● Requirement
From the records below, copy every line that contains the word "over".

(Dataset entries)
════════

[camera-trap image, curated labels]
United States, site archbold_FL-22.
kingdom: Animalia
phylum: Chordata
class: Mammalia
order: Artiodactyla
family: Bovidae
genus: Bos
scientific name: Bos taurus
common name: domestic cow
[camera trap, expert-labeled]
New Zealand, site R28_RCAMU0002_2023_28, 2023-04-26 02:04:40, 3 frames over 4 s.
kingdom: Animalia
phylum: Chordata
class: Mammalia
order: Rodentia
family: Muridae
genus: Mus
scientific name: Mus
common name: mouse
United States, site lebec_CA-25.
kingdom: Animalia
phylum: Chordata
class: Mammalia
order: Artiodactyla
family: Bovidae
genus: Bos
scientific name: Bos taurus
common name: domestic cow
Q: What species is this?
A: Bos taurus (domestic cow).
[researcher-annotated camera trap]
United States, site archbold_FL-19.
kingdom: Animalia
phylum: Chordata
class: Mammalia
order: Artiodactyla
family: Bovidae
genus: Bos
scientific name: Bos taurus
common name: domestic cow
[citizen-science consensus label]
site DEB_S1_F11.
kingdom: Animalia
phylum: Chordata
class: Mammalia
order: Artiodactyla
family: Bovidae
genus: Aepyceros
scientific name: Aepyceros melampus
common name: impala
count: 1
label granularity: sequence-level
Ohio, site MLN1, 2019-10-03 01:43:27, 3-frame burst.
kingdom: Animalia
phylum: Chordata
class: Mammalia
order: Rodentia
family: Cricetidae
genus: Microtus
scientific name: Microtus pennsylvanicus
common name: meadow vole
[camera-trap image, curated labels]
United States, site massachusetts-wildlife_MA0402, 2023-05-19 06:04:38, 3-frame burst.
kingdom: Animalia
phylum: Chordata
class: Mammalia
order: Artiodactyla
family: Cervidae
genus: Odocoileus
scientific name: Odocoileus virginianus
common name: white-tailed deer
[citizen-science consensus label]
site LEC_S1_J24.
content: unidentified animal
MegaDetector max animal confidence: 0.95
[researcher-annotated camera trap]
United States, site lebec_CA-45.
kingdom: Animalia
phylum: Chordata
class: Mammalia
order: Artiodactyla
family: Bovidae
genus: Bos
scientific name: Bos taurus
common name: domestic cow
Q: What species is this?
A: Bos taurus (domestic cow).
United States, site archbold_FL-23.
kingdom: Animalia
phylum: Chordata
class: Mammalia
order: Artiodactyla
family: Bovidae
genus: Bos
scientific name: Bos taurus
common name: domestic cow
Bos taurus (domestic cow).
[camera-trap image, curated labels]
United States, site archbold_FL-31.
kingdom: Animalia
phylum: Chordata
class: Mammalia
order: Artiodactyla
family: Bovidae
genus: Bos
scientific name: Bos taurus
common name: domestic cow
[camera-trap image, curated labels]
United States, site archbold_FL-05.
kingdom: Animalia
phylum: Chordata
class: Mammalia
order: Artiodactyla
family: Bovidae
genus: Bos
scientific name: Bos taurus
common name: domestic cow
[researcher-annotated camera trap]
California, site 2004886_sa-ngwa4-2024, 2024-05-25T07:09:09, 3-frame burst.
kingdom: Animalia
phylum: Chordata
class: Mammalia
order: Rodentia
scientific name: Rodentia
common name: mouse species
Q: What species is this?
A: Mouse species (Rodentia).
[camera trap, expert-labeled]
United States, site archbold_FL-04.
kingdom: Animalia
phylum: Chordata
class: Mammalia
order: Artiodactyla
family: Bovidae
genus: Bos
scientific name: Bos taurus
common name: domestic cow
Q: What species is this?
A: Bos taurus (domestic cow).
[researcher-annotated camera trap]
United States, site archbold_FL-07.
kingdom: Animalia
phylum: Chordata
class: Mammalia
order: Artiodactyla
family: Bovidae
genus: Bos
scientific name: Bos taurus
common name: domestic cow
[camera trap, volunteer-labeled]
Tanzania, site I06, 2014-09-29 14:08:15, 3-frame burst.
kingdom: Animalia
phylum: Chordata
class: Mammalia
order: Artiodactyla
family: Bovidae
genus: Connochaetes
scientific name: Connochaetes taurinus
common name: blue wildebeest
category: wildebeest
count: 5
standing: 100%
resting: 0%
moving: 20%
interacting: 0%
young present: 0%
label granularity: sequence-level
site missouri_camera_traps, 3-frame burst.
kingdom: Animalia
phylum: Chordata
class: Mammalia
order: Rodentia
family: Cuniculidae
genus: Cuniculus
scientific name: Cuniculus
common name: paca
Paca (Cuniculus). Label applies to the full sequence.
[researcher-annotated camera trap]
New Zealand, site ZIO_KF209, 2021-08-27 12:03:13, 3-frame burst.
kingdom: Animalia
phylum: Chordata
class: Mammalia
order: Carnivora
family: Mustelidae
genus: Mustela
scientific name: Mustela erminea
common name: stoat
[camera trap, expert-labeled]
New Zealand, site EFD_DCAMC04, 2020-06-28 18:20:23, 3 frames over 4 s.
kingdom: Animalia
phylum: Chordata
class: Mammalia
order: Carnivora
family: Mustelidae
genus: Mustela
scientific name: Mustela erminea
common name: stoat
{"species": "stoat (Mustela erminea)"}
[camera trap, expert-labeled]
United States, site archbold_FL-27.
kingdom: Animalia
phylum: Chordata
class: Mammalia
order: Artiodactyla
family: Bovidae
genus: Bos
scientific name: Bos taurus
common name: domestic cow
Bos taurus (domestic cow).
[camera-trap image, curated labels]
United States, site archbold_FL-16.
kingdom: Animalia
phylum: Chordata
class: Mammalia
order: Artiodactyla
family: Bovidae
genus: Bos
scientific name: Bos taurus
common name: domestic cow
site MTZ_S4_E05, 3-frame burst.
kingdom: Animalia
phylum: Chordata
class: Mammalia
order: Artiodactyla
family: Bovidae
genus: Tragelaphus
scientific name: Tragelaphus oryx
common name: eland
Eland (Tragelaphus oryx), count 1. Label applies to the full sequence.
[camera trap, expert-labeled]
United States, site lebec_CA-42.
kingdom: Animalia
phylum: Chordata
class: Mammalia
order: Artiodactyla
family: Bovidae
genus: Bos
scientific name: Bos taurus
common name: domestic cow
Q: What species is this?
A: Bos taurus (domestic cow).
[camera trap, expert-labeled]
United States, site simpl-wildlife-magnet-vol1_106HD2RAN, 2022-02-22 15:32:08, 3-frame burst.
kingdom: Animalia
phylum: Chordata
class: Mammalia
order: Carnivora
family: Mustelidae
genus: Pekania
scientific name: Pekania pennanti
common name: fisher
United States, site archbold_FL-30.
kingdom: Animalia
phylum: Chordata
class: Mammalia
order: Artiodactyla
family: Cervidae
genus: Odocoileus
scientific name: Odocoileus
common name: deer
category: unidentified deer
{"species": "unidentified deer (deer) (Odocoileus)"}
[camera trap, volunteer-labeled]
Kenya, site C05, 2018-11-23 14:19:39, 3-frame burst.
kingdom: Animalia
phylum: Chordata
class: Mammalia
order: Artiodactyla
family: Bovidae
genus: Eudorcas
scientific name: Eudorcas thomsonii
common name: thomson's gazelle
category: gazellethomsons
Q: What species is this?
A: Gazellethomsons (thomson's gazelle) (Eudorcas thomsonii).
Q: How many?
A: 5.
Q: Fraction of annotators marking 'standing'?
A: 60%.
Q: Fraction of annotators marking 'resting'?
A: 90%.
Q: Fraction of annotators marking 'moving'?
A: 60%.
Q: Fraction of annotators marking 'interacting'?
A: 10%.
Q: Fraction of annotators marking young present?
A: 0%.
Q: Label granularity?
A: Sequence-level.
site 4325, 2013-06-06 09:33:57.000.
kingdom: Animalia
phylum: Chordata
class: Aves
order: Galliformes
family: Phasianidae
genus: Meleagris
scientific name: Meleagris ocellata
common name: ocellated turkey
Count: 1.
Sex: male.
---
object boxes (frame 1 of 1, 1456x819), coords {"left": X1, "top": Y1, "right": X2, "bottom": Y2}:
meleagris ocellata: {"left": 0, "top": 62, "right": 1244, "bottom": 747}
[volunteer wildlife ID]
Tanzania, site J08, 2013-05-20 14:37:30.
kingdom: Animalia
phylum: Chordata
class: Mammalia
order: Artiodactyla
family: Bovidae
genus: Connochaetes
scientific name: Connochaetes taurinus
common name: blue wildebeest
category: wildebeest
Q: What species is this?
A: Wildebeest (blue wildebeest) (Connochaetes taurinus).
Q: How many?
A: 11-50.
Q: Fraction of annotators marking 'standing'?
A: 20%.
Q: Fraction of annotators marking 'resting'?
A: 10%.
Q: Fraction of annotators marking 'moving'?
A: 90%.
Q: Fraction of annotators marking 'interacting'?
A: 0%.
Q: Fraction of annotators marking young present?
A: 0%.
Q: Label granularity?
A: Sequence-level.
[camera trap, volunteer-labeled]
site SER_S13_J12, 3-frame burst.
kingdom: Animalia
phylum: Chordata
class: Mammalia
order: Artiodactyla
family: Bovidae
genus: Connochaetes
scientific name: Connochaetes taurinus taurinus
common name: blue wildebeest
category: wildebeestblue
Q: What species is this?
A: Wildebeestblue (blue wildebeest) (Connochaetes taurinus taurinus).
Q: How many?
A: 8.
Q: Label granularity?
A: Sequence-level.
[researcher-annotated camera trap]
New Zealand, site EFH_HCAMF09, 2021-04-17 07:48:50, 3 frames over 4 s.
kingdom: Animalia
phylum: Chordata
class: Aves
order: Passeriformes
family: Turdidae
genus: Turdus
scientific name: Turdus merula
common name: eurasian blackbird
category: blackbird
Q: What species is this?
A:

════════

● Answer space
New Zealand, site R28_RCAMU0002_2023_28, 2023-04-26 02:04:40, 3 frames over 4 s.
New Zealand, site EFD_DCAMC04, 2020-06-28 18:20:23, 3 frames over 4 s.
New Zealand, site EFH_HCAMF09, 2021-04-17 07:48:50, 3 frames over 4 s.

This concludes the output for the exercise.